Un critique de cinéma “old school” n’ayant biberonné que du cinéma art et essai hardcore – il y en a encore ? – évacuera un film du type du Batteur du Boléro d’un simple revers de main, en vous rappelant que ce film a été réalisé par Patrice Leconte, soit, pour lui, un demi-réalisateur, voire un tiers de cinéaste. Et il vous le dira sans même avoir vu les œuvres dudit incriminé. Or, on l’oublie souvent, les courts métrages ont cet avantage de pouvoir être vus sans que la signature ne constitue une boussole critique. Ils peuvent certes être reliés à une grande œuvre en construction – on ne manque pas de le faire ici, dans ces colonnes, à travers la rubrique “Du court au long” –, mais ils peuvent également s’apprécier comme des éléments situés hors champ. D’une certaine manière, les courts métrages sont des anomalies dans la grande industrie commerciale du cinéma.
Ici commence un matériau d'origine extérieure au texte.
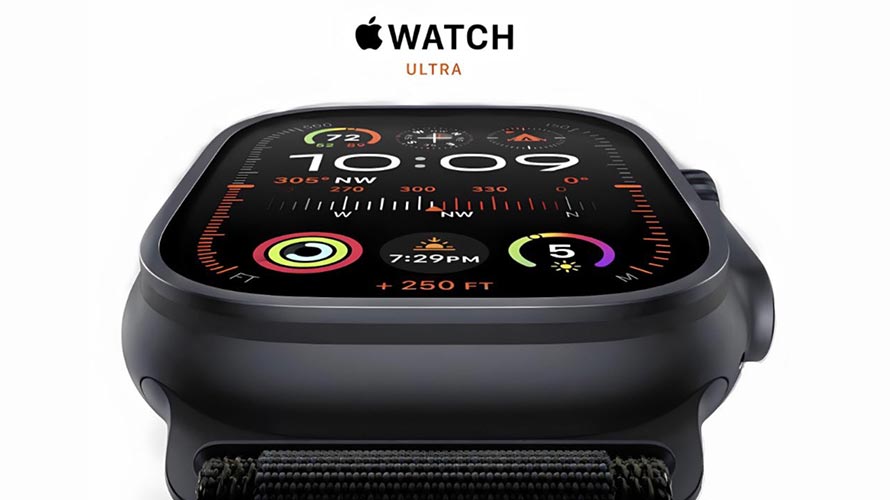 اپل واچ اولترا 3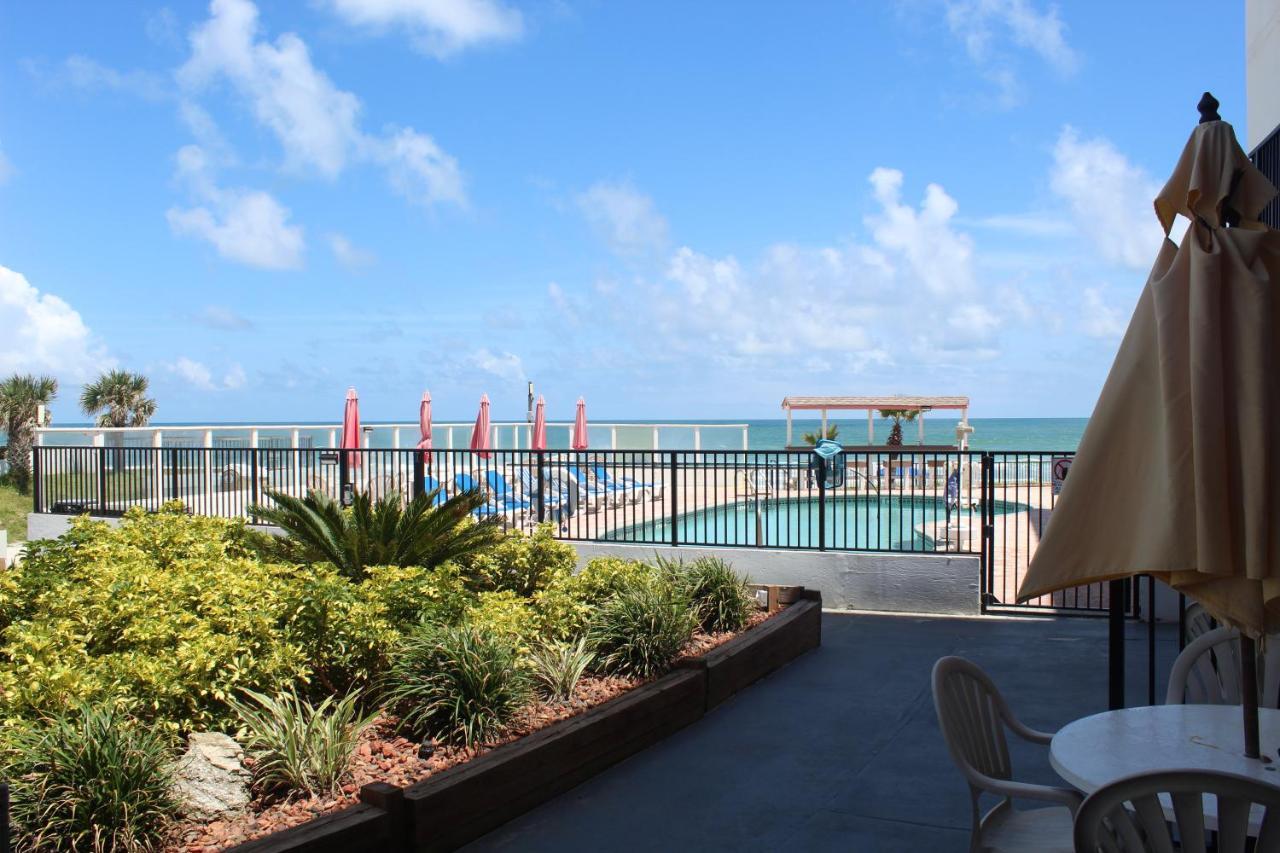 Cove Motel Oceanfront Daytona Beach Exterior photo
Et c’est aussi pour cela qu’on les aime.

Sans doute faut-il voir Le batteur du Boléro sous cet angle. Une anomalie, une boutade, un amusement gentiment décalé. D’autant qu’une fois passées les huit minutes qui constituent la durée de ce métrage, on se dit qu’il ne s’est pas passé grand-chose, que le scénario ne devait tenir que sur une ligne. En effet, ce Batteur du Boléro pourrait paraître assez plat ou simpliste. Il peut se résumer ainsi : un plan-séquence sur le percussionniste d’un grand orchestre symphonique interprétant le Boléro de Ravel. Néanmoins l’ensemble n’est pas pour autant dépourvu d’un horizon d’attente dramatique à dimension plurielle, sensuelle et explosive. Sans aucun doute, l’ombre d’Alfred Hitchcock hante ce film.
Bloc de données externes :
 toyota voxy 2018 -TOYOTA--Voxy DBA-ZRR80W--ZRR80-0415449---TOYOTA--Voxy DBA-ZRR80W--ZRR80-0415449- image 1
Le meurtre aura-t-il lieu lors du coup de cymbales comme dans L'homme qui en savait trop ? Ou bien s’agit-il d’un air à apprendre par cœur (Une femme disparaît) ? Le dénouement, on le sent, sera orchestral, musical, et on attend que l’acteur cligne un peu trop des yeux pour qu’il se dévoile (Les 39 marches) et que la police arrive. La monotonie du rythme, le battement de la caisse claire, renforcent et amplifient cet horizon d’attente.

Hors champ, le chef d’orchestre Laurent Petitgirard est aux commandes. C’est un acteur essentiel. Sans lui, sans la musique, pas de film. D’autant que l’œuvre, le Boléro de Ravel, est tout sauf une pièce molle. Si c’était un personnage, ce serait Spartacus. On se trouve à ce moment clé d’une libération, d’une explosion en devenir. Or, on le sait, on le voit, Leconte a opté pour une interprétation à contre-emploi, celle de Jacques Villeret, acteur aujourd’hui quelque peu oublié, rondouillard, plus populaire que hype, qui a certes commencé sa carrière chez Rozier et Stévenin mais qui l’a surtout poursuivie dans des rôles de bouffons (La soupe aux choux, Le dîner de cons).
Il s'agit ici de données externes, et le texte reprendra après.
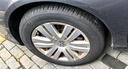 德國馬牌（Continental）汽車輪胎 215/55R16 93V FR UCJ 適配本田思域/凌派/享域 曬單實(shí)拍圖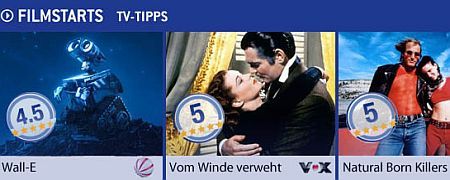 Die FILMSTARTS TV-Tipps (11. bis 17. Mai)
Au début des années 1990, quand Leconte demande à Villeret d’interpréter ce rôle, le comédien se trouve à l’acmé de sa carrière. Avant le précipice. Il fait encore des va-et-vient entre la scène de théâtre et les plateaux de cinéma. Sur scène, il poursuit alors son marathon (qui dura plusieurs années) avec l’interprétation de La contrebasse, son grand succès, une pièce de théâtre pour un seul comédien. Deux heures durant, il fait face à son public. De la contrebasse à la caisse-claire, Leconte joue sur une inversion des rôles, un autre contre-emploi : le naïf et loquace Villeret paraît ici entièrement muet et muré. L’acteur amateur de l’absurde, si terrien, semble coupé de ses amarres, tel un naufragé (de l’île à la tortue), lunaire, abstrait, statufié. C’est la figure du clown triste, de l’acteur qui nous a enchanté et qui se trouve démasqué dans toute sa mélancolie et son désenchantement.

Donald James

Réalisation et scénario : Patrice Leconte. Image : Ricardo Aronovitch. 
Montage : Dominique Auvray. Son : Paul Laine. Musique : Maurice Ravel.
Interprétation : Jacques Villeret. Production : Zoulou Films.